PROBLEM DESCRIPTION ::
What is needed is an exact copy of the lines in the listing below, from the one with "scientific name: Vulpes chama" up to and including the one with "[camera trap, volunteer-labeled]", with no other lines.

Start of Block

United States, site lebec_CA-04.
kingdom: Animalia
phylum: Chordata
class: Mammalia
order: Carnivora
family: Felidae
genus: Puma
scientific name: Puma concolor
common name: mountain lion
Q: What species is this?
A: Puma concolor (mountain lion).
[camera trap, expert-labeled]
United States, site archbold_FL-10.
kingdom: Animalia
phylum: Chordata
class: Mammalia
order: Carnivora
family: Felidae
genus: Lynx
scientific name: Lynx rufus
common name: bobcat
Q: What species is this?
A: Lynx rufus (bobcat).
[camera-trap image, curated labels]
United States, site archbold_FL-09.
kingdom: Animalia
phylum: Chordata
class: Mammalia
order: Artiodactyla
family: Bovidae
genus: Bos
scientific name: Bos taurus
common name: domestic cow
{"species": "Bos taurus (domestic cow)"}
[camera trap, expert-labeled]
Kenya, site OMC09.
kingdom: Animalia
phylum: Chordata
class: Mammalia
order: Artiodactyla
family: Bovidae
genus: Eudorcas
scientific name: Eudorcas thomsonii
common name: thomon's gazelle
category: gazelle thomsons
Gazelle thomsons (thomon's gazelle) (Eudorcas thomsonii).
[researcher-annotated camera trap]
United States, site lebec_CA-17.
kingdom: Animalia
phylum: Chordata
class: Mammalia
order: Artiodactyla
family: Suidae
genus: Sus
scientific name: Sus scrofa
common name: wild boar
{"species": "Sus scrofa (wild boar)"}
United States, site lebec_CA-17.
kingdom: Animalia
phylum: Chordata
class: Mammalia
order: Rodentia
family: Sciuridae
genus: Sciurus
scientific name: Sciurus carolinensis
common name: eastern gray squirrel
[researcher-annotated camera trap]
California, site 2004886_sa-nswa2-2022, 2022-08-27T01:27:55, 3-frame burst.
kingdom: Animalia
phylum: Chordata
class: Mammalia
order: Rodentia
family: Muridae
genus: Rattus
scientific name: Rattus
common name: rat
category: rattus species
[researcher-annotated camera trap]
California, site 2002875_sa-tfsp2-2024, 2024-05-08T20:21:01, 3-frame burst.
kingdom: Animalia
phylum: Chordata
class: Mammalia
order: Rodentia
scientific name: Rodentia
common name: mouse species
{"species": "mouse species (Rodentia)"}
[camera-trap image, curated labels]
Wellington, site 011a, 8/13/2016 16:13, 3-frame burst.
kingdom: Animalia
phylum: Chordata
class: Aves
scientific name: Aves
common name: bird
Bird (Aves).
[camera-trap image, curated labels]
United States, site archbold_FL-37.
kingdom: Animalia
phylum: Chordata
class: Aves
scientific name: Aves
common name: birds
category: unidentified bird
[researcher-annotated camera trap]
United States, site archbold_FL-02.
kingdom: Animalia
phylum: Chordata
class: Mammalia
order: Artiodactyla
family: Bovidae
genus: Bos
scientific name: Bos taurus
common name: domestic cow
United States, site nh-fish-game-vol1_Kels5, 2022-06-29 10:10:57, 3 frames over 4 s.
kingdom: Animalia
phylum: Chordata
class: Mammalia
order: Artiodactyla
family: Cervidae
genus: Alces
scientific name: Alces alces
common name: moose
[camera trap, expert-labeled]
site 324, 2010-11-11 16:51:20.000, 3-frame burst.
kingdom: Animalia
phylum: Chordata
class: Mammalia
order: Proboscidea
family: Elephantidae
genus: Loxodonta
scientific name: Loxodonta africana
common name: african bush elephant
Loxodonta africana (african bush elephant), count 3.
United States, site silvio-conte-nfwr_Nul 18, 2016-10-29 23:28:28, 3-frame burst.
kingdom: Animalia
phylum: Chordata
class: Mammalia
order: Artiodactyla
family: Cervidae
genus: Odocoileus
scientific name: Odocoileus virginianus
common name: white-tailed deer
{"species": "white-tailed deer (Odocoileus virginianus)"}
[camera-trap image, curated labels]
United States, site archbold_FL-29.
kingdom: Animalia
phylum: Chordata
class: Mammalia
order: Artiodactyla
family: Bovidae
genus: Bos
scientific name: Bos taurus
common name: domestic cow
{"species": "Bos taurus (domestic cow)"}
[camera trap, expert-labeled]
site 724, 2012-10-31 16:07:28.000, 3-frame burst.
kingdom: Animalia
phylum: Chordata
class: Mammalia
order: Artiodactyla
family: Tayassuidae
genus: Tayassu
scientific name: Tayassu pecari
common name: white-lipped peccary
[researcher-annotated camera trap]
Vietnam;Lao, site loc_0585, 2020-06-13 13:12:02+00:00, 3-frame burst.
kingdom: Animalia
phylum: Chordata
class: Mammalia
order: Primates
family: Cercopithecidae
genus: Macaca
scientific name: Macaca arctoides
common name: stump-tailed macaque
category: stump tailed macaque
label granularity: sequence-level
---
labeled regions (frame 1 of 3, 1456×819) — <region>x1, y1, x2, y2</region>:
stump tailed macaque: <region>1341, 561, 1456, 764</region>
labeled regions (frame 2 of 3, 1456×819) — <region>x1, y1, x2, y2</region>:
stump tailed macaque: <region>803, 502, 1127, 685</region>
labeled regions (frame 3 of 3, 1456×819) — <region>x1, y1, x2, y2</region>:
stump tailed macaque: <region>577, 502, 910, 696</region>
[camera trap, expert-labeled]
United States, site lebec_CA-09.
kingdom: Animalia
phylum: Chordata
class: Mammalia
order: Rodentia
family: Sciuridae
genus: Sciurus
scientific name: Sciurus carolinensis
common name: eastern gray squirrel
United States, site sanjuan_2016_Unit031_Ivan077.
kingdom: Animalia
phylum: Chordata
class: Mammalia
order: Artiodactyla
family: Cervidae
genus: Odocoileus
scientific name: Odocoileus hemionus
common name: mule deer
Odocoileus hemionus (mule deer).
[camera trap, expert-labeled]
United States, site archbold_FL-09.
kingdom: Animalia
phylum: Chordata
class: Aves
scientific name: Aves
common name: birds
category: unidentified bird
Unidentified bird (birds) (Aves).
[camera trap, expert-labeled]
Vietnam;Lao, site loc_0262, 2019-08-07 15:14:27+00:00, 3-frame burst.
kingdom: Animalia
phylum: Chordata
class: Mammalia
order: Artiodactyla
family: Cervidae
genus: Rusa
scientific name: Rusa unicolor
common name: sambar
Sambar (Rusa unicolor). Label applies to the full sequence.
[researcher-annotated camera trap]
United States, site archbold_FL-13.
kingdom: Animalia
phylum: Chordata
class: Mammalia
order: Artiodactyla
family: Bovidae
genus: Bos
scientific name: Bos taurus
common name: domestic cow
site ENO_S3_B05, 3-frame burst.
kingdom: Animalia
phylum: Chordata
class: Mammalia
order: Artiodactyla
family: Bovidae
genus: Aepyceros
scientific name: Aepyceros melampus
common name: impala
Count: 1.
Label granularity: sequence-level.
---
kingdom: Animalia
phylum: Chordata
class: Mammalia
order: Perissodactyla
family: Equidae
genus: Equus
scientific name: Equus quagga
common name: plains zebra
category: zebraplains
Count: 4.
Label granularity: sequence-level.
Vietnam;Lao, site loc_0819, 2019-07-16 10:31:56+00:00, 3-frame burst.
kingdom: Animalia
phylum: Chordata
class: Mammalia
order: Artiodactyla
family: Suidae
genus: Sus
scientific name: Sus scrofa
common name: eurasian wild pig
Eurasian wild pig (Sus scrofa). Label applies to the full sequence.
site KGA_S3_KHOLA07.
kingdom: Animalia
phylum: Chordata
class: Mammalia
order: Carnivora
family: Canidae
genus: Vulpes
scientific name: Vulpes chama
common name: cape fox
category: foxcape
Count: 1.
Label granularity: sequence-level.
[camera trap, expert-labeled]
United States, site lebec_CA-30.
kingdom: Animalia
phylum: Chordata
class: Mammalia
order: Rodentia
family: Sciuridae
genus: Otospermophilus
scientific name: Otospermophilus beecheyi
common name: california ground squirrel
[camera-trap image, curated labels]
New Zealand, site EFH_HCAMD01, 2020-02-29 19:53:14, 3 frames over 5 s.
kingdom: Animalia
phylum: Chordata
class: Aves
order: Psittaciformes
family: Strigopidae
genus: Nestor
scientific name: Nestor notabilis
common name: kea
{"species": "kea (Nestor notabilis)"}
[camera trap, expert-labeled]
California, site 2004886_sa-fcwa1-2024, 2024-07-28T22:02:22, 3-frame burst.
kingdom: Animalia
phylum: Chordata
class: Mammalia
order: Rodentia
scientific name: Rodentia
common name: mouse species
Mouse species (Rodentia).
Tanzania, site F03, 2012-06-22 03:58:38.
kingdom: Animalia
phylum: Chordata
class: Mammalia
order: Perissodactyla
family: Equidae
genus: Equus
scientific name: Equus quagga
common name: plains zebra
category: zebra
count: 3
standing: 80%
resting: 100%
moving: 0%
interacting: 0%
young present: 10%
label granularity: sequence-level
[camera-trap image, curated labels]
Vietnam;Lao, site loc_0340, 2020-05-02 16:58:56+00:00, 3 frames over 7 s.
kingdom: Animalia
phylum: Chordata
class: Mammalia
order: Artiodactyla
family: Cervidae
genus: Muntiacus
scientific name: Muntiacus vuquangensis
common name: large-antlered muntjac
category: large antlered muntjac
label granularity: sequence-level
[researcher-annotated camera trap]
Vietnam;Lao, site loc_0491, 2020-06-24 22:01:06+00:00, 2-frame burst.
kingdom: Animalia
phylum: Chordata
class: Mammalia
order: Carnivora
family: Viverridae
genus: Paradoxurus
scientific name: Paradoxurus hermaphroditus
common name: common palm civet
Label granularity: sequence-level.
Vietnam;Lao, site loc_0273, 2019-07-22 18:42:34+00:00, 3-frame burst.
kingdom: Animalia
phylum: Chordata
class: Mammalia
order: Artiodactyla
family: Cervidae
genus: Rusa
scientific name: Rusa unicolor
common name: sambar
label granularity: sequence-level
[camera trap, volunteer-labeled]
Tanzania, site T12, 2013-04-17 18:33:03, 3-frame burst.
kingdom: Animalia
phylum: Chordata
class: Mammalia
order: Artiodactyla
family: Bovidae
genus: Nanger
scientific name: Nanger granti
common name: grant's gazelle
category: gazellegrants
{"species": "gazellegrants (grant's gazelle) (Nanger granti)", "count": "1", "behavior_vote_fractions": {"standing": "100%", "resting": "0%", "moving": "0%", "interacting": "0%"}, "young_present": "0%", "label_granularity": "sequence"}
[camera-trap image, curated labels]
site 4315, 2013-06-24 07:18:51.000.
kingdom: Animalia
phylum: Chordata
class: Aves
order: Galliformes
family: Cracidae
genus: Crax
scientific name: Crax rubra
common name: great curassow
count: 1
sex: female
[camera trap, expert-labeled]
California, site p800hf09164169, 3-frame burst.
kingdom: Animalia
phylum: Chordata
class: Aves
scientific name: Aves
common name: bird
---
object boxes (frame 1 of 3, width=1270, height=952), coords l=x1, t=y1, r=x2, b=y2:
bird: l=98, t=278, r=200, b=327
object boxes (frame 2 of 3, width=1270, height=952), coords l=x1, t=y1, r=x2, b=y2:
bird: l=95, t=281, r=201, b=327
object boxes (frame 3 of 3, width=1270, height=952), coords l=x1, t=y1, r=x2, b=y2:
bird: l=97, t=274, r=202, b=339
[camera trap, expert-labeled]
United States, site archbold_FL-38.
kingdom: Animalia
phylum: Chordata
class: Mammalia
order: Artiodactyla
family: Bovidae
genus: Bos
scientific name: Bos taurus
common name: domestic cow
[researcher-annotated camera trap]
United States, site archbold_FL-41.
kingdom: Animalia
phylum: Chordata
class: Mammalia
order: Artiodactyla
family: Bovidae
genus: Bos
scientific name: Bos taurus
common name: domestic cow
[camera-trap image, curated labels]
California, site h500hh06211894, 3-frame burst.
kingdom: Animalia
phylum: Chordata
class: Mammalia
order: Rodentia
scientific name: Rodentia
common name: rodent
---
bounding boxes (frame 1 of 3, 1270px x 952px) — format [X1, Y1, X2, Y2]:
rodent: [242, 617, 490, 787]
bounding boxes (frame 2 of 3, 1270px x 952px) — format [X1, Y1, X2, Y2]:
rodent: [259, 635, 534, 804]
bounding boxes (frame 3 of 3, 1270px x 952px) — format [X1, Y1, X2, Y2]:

End of Block

RESULT OF THE TASK ::
scientific name: Vulpes chama
common name: cape fox
category: foxcape
Count: 1.
Label granularity: sequence-level.
[camera trap, expert-labeled]
United States, site lebec_CA-30.
kingdom: Animalia
phylum: Chordata
class: Mammalia
order: Rodentia
family: Sciuridae
genus: Otospermophilus
scientific name: Otospermophilus beecheyi
common name: california ground squirrel
[camera-trap image, curated labels]
New Zealand, site EFH_HCAMD01, 2020-02-29 19:53:14, 3 frames over 5 s.
kingdom: Animalia
phylum: Chordata
class: Aves
order: Psittaciformes
family: Strigopidae
genus: Nestor
scientific name: Nestor notabilis
common name: kea
{"species": "kea (Nestor notabilis)"}
[camera trap, expert-labeled]
California, site 2004886_sa-fcwa1-2024, 2024-07-28T22:02:22, 3-frame burst.
kingdom: Animalia
phylum: Chordata
class: Mammalia
order: Rodentia
scientific name: Rodentia
common name: mouse species
Mouse species (Rodentia).
Tanzania, site F03, 2012-06-22 03:58:38.
kingdom: Animalia
phylum: Chordata
class: Mammalia
order: Perissodactyla
family: Equidae
genus: Equus
scientific name: Equus quagga
common name: plains zebra
category: zebra
count: 3
standing: 80%
resting: 100%
moving: 0%
interacting: 0%
young present: 10%
label granularity: sequence-level
[camera-trap image, curated labels]
Vietnam;Lao, site loc_0340, 2020-05-02 16:58:56+00:00, 3 frames over 7 s.
kingdom: Animalia
phylum: Chordata
class: Mammalia
order: Artiodactyla
family: Cervidae
genus: Muntiacus
scientific name: Muntiacus vuquangensis
common name: large-antlered muntjac
category: large antlered muntjac
label granularity: sequence-level
[researcher-annotated camera trap]
Vietnam;Lao, site loc_0491, 2020-06-24 22:01:06+00:00, 2-frame burst.
kingdom: Animalia
phylum: Chordata
class: Mammalia
order: Carnivora
family: Viverridae
genus: Paradoxurus
scientific name: Paradoxurus hermaphroditus
common name: common palm civet
Label granularity: sequence-level.
Vietnam;Lao, site loc_0273, 2019-07-22 18:42:34+00:00, 3-frame burst.
kingdom: Animalia
phylum: Chordata
class: Mammalia
order: Artiodactyla
family: Cervidae
genus: Rusa
scientific name: Rusa unicolor
common name: sambar
label granularity: sequence-level
[camera trap, volunteer-labeled]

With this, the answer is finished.